Mrs Mistery followed him around from room to room, enjoying herself, tut tutting at the dead mouse and practising what she would tell her friends.
‘The police. They thought… another body. Dogs… murder. Just like one of my books. And the dogs – all over the place. Scampering up and down the stairs, sniffing under the beds. All too thrilling.’
Like many people who live alone she made little comments to herself which left Shotton wondering whether he should join in the conversation or leave Mrs Mistery to carry on chatting to Mrs Mistery.

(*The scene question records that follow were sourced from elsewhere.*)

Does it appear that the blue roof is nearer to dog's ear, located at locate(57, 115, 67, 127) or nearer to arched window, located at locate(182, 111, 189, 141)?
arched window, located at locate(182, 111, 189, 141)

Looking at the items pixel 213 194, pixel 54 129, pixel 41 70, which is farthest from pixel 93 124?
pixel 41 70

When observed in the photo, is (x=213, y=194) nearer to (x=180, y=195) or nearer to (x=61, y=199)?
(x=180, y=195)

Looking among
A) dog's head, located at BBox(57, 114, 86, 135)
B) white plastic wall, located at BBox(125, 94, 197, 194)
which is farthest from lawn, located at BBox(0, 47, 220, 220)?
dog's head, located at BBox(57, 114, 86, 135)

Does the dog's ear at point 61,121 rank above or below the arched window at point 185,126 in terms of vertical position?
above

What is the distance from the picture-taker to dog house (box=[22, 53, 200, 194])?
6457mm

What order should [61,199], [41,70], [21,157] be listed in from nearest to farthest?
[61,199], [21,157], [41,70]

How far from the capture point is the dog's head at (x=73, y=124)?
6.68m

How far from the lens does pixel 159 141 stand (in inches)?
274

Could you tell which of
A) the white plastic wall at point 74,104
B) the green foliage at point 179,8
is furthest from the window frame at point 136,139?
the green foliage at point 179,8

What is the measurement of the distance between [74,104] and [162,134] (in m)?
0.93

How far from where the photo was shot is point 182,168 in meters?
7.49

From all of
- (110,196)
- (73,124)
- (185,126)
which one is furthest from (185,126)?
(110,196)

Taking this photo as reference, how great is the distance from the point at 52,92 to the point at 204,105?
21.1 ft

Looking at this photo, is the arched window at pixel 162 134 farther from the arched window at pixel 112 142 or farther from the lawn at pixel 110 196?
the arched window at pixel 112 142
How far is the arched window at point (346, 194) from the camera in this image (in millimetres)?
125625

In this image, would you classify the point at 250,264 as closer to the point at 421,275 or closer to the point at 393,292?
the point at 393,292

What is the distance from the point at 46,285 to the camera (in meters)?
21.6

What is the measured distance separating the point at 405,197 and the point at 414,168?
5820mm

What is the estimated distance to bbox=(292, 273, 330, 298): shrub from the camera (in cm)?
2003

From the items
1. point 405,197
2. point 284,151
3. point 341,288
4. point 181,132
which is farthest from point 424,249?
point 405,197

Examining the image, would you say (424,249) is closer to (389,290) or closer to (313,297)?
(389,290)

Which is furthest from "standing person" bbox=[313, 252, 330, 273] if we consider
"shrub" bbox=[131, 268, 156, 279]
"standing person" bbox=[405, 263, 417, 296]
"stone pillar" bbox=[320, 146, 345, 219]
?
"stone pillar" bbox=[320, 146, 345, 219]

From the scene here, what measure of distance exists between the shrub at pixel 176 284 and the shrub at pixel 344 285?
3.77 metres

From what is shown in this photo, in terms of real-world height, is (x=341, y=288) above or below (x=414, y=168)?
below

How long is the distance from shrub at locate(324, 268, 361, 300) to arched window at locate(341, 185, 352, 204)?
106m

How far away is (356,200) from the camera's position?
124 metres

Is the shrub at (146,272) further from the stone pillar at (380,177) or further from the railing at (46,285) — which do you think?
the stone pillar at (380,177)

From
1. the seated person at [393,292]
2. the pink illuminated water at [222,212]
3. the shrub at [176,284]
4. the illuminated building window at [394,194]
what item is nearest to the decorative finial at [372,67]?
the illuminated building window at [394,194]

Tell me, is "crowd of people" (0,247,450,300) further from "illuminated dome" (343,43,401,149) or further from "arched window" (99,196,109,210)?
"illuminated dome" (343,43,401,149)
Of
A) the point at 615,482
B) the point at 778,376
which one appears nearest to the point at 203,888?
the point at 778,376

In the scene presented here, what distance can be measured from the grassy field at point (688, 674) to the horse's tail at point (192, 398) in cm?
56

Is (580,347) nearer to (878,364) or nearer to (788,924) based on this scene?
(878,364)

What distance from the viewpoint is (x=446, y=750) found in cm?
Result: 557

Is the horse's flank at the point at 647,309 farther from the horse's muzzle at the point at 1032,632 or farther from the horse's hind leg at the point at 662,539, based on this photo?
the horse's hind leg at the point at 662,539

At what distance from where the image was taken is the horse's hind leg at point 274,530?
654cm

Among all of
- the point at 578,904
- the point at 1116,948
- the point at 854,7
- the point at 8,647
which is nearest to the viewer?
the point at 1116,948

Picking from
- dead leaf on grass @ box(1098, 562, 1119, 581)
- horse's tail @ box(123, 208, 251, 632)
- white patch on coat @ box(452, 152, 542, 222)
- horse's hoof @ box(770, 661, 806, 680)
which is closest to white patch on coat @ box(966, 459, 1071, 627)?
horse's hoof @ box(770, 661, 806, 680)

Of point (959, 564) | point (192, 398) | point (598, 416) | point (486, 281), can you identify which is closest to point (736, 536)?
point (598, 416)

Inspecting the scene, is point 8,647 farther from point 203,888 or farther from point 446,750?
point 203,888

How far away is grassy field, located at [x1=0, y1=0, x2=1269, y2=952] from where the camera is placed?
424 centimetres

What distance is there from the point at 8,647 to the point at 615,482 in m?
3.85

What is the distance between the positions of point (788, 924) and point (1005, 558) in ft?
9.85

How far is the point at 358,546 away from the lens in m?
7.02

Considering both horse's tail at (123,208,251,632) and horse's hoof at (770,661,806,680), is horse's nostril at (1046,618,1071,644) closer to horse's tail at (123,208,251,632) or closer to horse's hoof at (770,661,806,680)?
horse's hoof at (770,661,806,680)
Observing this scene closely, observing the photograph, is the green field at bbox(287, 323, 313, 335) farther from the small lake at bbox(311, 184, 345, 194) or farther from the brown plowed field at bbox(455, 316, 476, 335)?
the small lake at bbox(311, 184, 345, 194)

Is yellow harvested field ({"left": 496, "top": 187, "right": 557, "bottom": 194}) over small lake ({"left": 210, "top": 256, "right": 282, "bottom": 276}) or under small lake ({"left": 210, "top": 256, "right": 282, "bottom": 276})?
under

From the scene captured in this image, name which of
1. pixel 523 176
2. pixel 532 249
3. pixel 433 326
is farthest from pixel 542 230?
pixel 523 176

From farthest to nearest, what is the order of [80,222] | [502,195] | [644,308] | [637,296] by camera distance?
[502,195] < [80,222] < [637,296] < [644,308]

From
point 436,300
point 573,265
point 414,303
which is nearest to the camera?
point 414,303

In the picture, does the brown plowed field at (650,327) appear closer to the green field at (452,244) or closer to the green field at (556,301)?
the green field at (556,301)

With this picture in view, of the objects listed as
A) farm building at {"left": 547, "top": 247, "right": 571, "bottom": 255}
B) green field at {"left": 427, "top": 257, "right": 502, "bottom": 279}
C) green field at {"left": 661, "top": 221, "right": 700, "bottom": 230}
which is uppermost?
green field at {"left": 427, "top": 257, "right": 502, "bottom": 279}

When he and the dogs had finished with the house she made another pot of tea and they sat and drank while she continued her attempted pumping of the officer. As soon as he had finished the first cup she offered him a second but Shotton stood up. ‘Thank you, Mrs Mistery. You’ve been really kind but no. If you don’t mind I’ll just check around the garden and then all will be done.’
The garden was quite small with a rectangular lawn and a couple of young trees at the end. Nearer the house it had been largely paved over. Shotton stepped through the patio doors straight onto an area paved with pink and cream slabs. Immediately Holmes and Watson began to yelp excitedly, their noses right down on the paving slabs. Shotton’s heart sank. It was so much easier to dig up a garden than lift a dozen or so concrete paving stones. But there was no doubt about it. The dogs were barking at something. And they expected their reward.
Through the patio doors the dogs’ behaviour had not escaped the vigilant Mrs Mistery’s attention. She rapped sharply on the glass, mouthing, ‘Have they found something, sergeant? Is there something there?’
Her excitement at being part of a real live murder was so great that it hadn’t occurred to her that this would mean the lifting of at least some of the patio slabs, disrupting her garden possibly for weeks. Shotton watched as both Holmes and Watson yelped and tried to stick their noses right into the crack between two of the slabs. He marked the spots then put the dogs in the back of the van, rewarding them for their skill. Then he returned to the house and the now wildly excited lady.